We have been around this too often. We haven’t raised our voices – we are island people. But I suppose we came to influence each other a little. I’ve come to appreciate that our period of study might be described as a sewer. I might not want to live in it, but I wanted her to accept that sections were majestic feats of design and engineering mastery.
After nine days, I had set down 3,500 words of introduction to what I was calling my ‘reputation essay’. In it I promised to explore the ghost of a poem that lived in people’s thoughts, but I could not help myself, I insisted that the poem existed. Rose read my pages.
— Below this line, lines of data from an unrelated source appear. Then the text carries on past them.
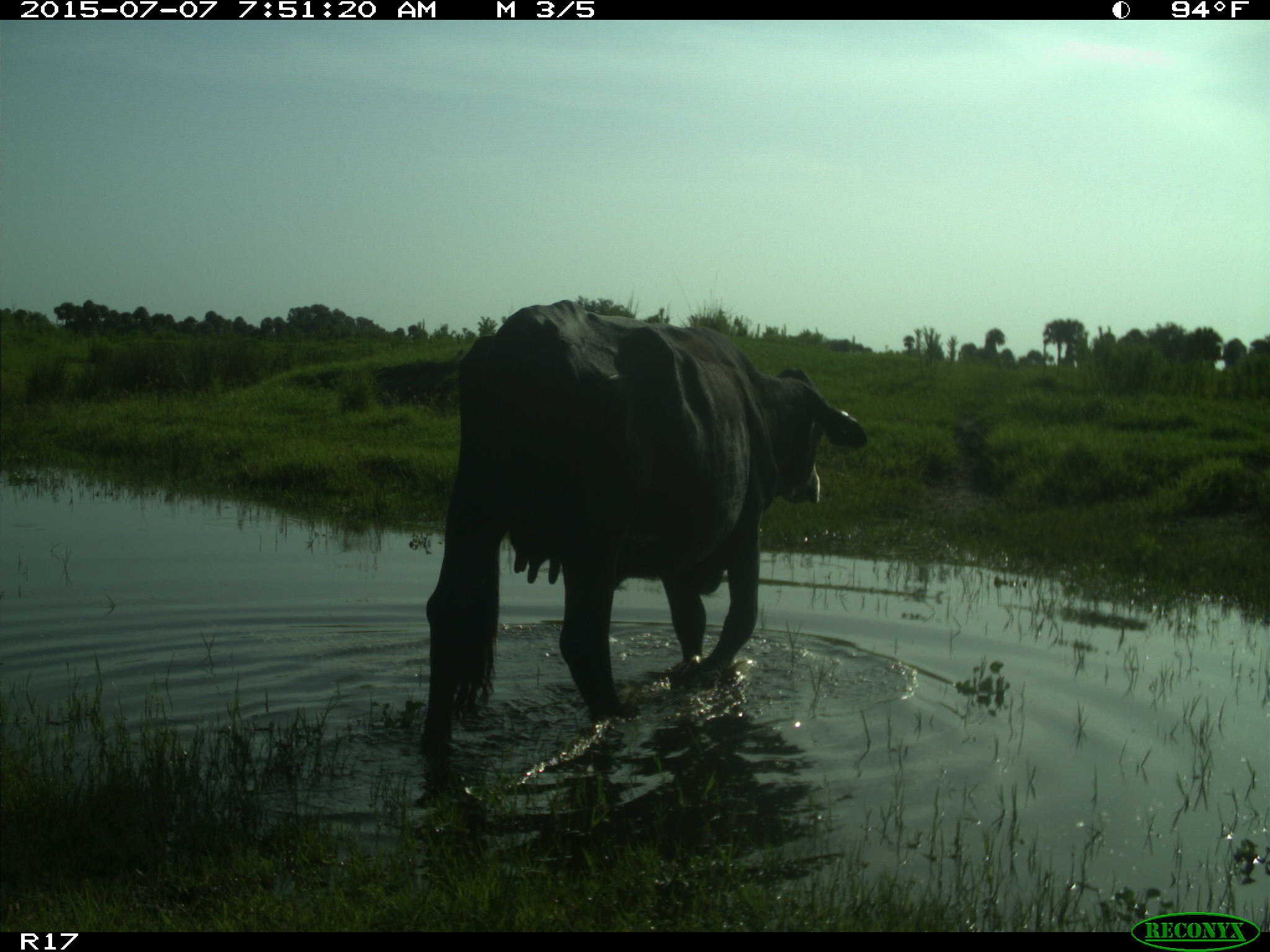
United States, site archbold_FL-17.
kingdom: Animalia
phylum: Chordata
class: Mammalia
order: Artiodactyla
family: Bovidae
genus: Bos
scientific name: Bos taurus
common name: domestic cow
A day later she told me what she thought. ‘Thomas Metcalfe, you’ve checked all last messages, wills, Letters of Wishes of first-generation survivors and of their survivors. You’ve studied Vivien’s papers and what’s left of Blundy’s agent’s and publisher’s archives. You’ve read the contemporary press, masses of internet material, masses of scholarly stuff.’
All true. I had been down those rabbit holes, as had many others. We had looked into the last wishes of Vivien, Rachel, Peter, Peter’s wife Jessica and their children Basil and Kirsten, Jane and Harry Kitchener and their children Susanne and Ralph, Harriet and Chris Gage and their children Todd, Laura and Jack. Rose’s advice was simple. Stop driving yourself nuts. I had searched, others had searched. The poem was no more. Accept it. The essential business was the biography of a non-existent work whose reputation endured. Such was the power of literature – and there was my subject. I did not attempt to argue. However, I still could not abandon my secret hopes, which were founded on one reasonable assumption and one possibility. Vivien’s love of poetry was too fierce to let her consign the poem to oblivion. It was somewhere and I would find it. The Corona might be in a document box in the stacks of a small library 500 metres up a mountain in the north-west of Scotland. Only cowardice stood in my way.
Rose and I were married in August in a modest five-minute ceremony in front of the university administration office’s mainframe.